On a flat peninsula in western Ireland bordered by shallow cliffs that rise from the Atlantic Ocean sits a field of boulders. Some weigh nearly four times more than a school bus. Now scientists have figured out how these boulders reached their high perches.
A study published Monday in the Proceedings of the National Academy of Sciences suggests that powerful storm surges swept the boulders inward. The findings might help scientists better understand the dangers of coastal storms, which climate scientists predict are bound to increase in our warming world.
Scientists have long debated whether these mighty boulders were deposited on the Irish coast by violent storm waves or powerful tsunamis.
To settle the question, John Dewey, a retired professor of geology at Oxford University, and Paul Ryan, a retired geologist at the National University of Ireland, dug into historic records, oceanographic data and field measurements. Both lighthouse records and measurements from offshore buoys point toward a landscape that is commonly ravaged by large storm waves.
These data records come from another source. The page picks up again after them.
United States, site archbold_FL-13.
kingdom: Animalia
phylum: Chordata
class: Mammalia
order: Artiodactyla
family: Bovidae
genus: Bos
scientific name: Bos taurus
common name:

And some of those waves can reach enormous heights. Take a storm in 1861, which sent waves crashing over an approximately 220-feet-tall lighthouse near the boulder site. The waves broke the glass and flooded the lighthouse. Its keepers, unable to push the door open against the water, had to drill a hole in the door to release the buckets of water before they could assess the damage.
“Think of the power of a wave crashing on the shore that high,” Dr. Dewey says. A single cubic meter of water weighs roughly a metric ton, or about 2,200 pounds, which is roughly the weight of a giraffe. “If you’re throwing a wall of water, say 30 or 40 meters high over a large area, the volume of water is enormous and the crushing force is tremendous,” Dr. Dewey says.